読む文章:
++++++++++
月別アーカイブ: 2025年10月

ノーベル賞から見る薬と医療の未来

今年もノーベル賞の発表の時期になりました。今年は日本人が2分野で受賞され、とてもおめでたいニュースです。

過去には、抗寄生虫薬の開発や免疫チェックポイントの発見など、ノーベル賞に関連する研究が新しい薬の発見につながってきました。

今年の生理学・医学賞では、「制御性T細胞(Treg)」の研究が評価されました。すでに使われている薬の中にも、間接的にこのT細胞に働きかけ、補助的な効果をもたらすものがあります。今後は、Tregをメインターゲットとした新しい薬の登場が期待されており、治療の幅がさらに広がりそうです。

化学賞では「多孔性有機金属錯体(MOF)」が受賞しました。MOFは物質を選んで吸着する性質を持つ多孔性材料で、薬への応用も期待されています。たとえば、従来の吸着薬やドラッグデリバリー(DDS)システムの補助として利用される可能性があります。MOFを応用することで、薬を体内でゆっくり放出したり、特定の物質を効率よく捕まえたりする仕組みをより柔軟に設計できると考えられています。今後研究がさらに進めば、こうした応用が現実の薬に反映される日も期待できそうです。

また、物理学賞では「巨視的量子トンネル効果」の発見が評価されました。この量子現象自体が直接薬に作用するわけではありませんが、量子コンピューターへの応用が進められています。新薬候補の探索など膨大な計算が必要な場面で、将来的に役立つ可能性があります。

過去から現在、そして未来の医療や薬の発展に、ノーベル賞の研究がさまざまな形で関わっていることを感じます。これからもノーベル賞には目が離せません。
++++++++++
空間グラウンディング用データ
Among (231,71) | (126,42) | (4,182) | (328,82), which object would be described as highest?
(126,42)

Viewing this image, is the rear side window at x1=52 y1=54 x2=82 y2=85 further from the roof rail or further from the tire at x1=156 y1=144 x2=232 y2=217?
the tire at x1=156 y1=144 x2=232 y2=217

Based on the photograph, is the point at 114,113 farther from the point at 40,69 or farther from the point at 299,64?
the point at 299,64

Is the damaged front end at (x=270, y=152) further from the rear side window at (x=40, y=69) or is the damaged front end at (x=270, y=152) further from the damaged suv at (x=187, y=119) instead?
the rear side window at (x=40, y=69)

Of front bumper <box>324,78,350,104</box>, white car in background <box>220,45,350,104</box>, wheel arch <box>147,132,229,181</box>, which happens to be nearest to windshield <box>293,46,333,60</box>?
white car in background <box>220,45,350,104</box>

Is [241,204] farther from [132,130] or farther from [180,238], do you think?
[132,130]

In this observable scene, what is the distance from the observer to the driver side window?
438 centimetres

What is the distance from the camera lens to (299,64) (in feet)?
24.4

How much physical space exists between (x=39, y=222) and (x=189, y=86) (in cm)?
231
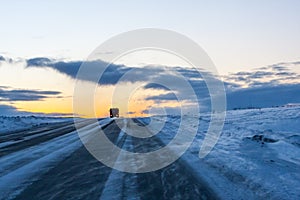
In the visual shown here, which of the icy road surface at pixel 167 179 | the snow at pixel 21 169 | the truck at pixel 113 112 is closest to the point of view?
the icy road surface at pixel 167 179

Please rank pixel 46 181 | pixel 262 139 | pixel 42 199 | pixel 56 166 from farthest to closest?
pixel 262 139, pixel 56 166, pixel 46 181, pixel 42 199

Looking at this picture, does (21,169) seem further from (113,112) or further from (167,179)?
(113,112)

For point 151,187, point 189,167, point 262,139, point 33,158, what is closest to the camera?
point 151,187

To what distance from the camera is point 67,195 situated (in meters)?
6.25

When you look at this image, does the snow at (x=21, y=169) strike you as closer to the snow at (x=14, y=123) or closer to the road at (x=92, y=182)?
the road at (x=92, y=182)

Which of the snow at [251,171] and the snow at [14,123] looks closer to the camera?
the snow at [251,171]

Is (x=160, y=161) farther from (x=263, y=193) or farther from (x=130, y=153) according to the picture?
(x=263, y=193)

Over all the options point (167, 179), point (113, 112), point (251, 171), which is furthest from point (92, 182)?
point (113, 112)

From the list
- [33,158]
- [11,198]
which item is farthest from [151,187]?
[33,158]

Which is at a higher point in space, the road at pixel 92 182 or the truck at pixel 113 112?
the truck at pixel 113 112

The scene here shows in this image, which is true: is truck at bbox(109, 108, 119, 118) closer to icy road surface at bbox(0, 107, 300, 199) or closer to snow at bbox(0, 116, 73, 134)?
snow at bbox(0, 116, 73, 134)

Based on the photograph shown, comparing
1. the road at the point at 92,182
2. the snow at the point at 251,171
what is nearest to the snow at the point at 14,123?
the road at the point at 92,182

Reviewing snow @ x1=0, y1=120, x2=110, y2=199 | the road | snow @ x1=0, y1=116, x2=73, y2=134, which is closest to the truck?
snow @ x1=0, y1=116, x2=73, y2=134

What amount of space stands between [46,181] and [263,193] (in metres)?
4.13
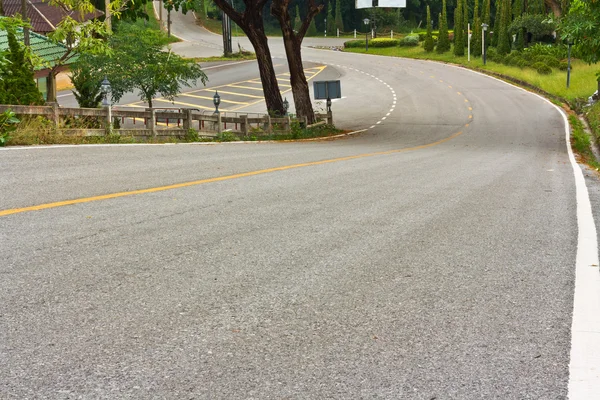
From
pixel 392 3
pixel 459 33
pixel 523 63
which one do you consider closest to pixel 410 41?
pixel 459 33

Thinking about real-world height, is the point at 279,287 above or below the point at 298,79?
below

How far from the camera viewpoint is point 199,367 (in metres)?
3.67

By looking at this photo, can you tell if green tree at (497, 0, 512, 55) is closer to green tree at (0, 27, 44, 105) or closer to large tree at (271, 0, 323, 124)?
large tree at (271, 0, 323, 124)

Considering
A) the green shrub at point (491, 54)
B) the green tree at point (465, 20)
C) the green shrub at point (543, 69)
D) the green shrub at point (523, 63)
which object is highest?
the green tree at point (465, 20)

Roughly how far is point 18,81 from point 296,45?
11.7 metres

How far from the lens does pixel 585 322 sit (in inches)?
183

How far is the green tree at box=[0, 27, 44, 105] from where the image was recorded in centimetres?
2405

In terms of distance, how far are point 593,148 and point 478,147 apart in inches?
167

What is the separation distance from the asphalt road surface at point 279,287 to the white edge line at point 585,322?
0.23 ft

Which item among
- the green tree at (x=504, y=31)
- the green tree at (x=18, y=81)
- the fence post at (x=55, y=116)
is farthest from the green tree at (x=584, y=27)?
the green tree at (x=504, y=31)

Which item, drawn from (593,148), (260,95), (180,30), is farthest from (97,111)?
(180,30)

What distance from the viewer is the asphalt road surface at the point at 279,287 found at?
360 centimetres

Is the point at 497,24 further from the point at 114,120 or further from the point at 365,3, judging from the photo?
the point at 114,120

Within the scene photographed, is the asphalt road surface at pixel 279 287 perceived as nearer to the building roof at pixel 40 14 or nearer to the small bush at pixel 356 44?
the building roof at pixel 40 14
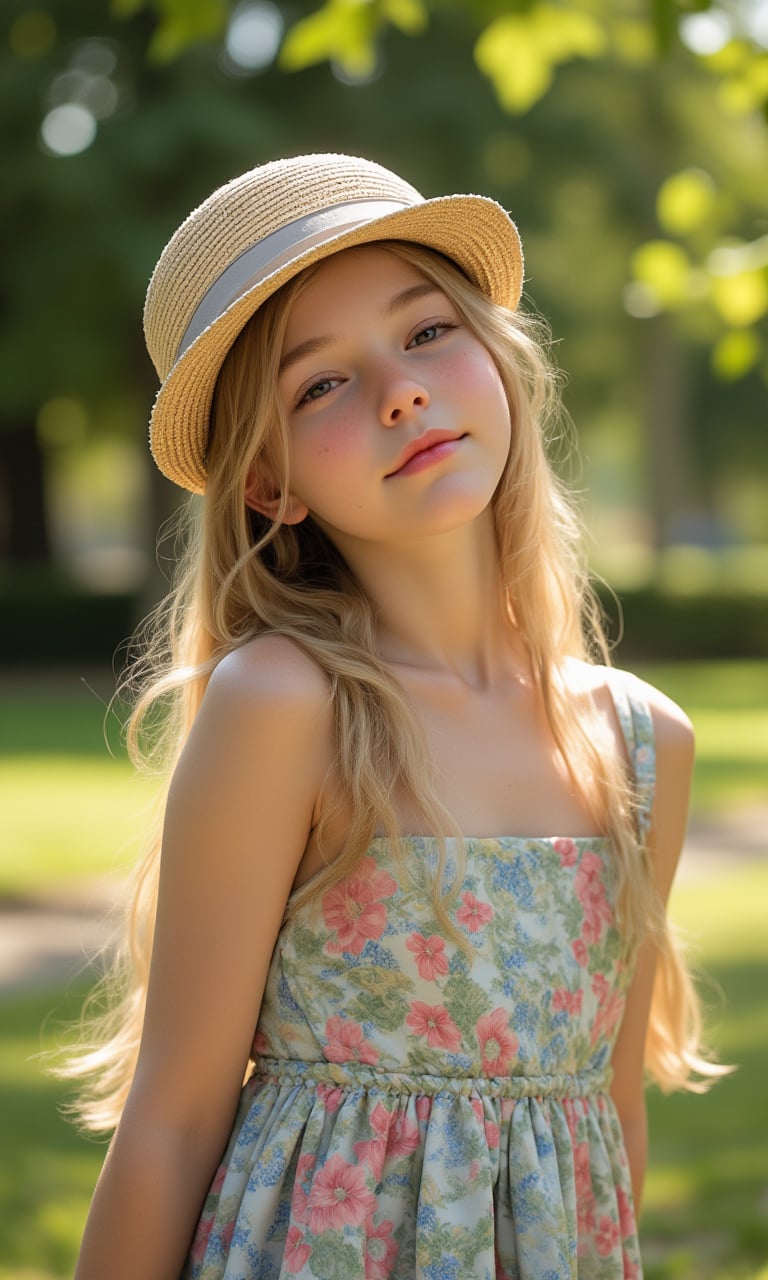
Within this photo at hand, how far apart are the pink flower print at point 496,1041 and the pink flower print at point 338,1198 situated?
198mm

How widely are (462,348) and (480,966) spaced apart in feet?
2.57

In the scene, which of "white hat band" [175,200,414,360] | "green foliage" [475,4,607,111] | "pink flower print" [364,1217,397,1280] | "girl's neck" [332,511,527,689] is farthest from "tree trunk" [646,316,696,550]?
"pink flower print" [364,1217,397,1280]

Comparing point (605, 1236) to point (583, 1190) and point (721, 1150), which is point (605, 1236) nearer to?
point (583, 1190)

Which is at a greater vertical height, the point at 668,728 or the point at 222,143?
the point at 222,143

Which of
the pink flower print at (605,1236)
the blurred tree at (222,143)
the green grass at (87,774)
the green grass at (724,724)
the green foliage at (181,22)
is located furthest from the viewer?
the blurred tree at (222,143)

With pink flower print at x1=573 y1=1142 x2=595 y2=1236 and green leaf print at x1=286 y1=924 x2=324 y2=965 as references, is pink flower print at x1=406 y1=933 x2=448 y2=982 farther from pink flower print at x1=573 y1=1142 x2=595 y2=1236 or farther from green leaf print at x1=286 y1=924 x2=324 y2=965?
pink flower print at x1=573 y1=1142 x2=595 y2=1236

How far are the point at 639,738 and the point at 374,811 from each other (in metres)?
0.48

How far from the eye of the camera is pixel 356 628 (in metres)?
2.06

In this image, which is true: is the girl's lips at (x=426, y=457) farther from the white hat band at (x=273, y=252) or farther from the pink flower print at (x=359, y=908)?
the pink flower print at (x=359, y=908)

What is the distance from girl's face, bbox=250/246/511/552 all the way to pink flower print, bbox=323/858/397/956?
16.9 inches

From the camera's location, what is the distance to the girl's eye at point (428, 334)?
6.65ft


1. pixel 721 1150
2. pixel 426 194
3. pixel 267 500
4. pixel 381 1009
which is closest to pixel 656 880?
pixel 381 1009

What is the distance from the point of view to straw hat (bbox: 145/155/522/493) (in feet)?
6.38

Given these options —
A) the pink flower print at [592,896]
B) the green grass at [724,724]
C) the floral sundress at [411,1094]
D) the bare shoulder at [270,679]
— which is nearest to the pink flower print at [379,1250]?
the floral sundress at [411,1094]
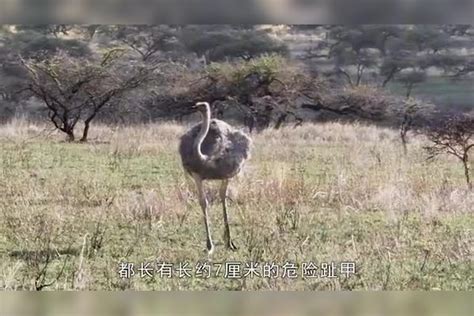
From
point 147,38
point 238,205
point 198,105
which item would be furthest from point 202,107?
point 238,205

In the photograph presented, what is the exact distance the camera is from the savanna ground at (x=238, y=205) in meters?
6.52

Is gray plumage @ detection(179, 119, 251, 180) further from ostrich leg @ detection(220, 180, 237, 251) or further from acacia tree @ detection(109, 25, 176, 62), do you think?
acacia tree @ detection(109, 25, 176, 62)

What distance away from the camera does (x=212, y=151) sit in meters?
6.59

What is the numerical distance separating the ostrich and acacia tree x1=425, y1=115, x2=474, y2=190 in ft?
3.59

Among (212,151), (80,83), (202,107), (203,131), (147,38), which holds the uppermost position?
(147,38)

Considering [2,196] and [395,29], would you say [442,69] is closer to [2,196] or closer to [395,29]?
[395,29]

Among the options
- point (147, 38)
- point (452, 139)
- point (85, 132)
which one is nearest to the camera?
point (147, 38)

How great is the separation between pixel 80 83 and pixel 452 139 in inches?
87.9

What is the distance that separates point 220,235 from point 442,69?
1.62 meters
++++++++++
取り組む課題: ノーベル賞と薬の未来についての文章から、「今年もノーベル賞の発表の時期」から「される日も期待できそうです。」までを、両端の語句も含めてそのまま引用してください。

この課題の解答:
今年もノーベル賞の発表の時期になりました。今年は日本人が2分野で受賞され、とてもおめでたいニュースです。

過去には、抗寄生虫薬の開発や免疫チェックポイントの発見など、ノーベル賞に関連する研究が新しい薬の発見につながってきました。

今年の生理学・医学賞では、「制御性T細胞(Treg)」の研究が評価されました。すでに使われている薬の中にも、間接的にこのT細胞に働きかけ、補助的な効果をもたらすものがあります。今後は、Tregをメインターゲットとした新しい薬の登場が期待されており、治療の幅がさらに広がりそうです。

化学賞では「多孔性有機金属錯体(MOF)」が受賞しました。MOFは物質を選んで吸着する性質を持つ多孔性材料で、薬への応用も期待されています。たとえば、従来の吸着薬やドラッグデリバリー(DDS)システムの補助として利用される可能性があります。MOFを応用することで、薬を体内でゆっくり放出したり、特定の物質を効率よく捕まえたりする仕組みをより柔軟に設計できると考えられています。今後研究がさらに進めば、こうした応用が現実の薬に反映される日も期待できそうです。